Research Laboratories of Archaeology


Biographical Sketch: R. P. Stephen Davis, Jr.


R. P. Stephen Davis, Jr. (A.B., University of North Carolina at Chapel Hill 1974; M.A., University of Calgary 1976; Ph.D., University of Tennessee 1986) is currently Research Archaeologist and Associate Director of the Research Laboratories of Archaeology and Adjunct Professor of Anthropology at the University of North Carolina at Chapel Hill. He is editor of the North Carolina Archaeological Society’s journal North Carolina Archaeology, and he has served as editor of the scholarly journal Southeastern Archaeology (1991-1993), as chairman of the North Carolina Archaeological Council, and on several other professional boards and committees. His archaeological research interests focus on early Native American history of the American South, the impact of European colonization on the native peoples of North Carolina, settlement systems and man-land relationships, and digital visualization and analysis in archaeology.

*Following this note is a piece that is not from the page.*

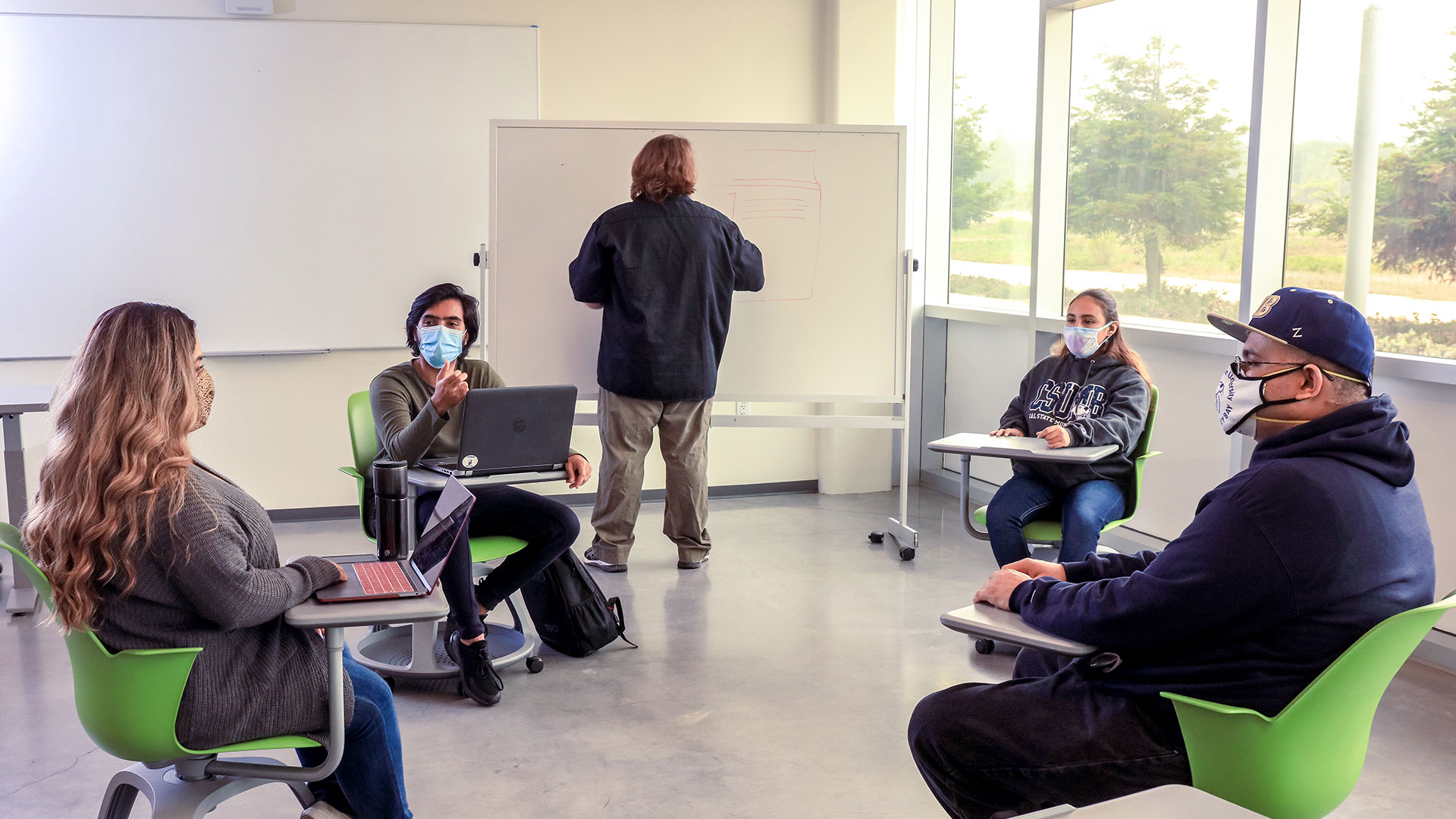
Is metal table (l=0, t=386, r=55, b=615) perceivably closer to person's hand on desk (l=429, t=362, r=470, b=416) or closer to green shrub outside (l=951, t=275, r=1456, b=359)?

Dr. Davis has authored or co-authored numerous articles, monographs, books, and other works related to these interests, including Aboriginal Settlement Patterns in the Little Tennessee River Valley (Tennessee Valley Authority, 1991), Indian Communities in the North Carolina Piedmont, A.D. 1000-1700 (co-authored with H. Trawick Ward, Research Laboratories of Archaeology, 1993), Excavating Occaneechi Town: Archaeology of an Eighteenth-Century Indian Village in North Carolina (CD-ROM co-edited with Patrick C. Livingood, H. Trawick Ward, and Vincas P. Steponaitis, University of North Carolina Press, 1998), Time Before History: The Archaeology of North Carolina (co-authored with H. Trawick Ward, University of North Carolina Press, 1999), Archaeology at Ayers Town, An Early Federal Period Community in the Catawba Nation (co-authored with Brett H. Riggs and David J. Cranford, Research Laboratories of Archaeology, 2015), and Archaeology at Ashe Ferry, Late Woodland and Middle Mississippian Period Occupations in the Lower Catawba River Valley, York County, South Carolina (co-authored with Brett H. Riggs and Mary Elizabeth Fitts, Research Laboratories of Archaeology, 2015). He has been a principal investigator on research grants from the National Science Foundation, the National Geographic Society, the North Carolina Department of Cultural Resources, the Virginia Department of Historic Resources, and the South Carolina Department of Transportation.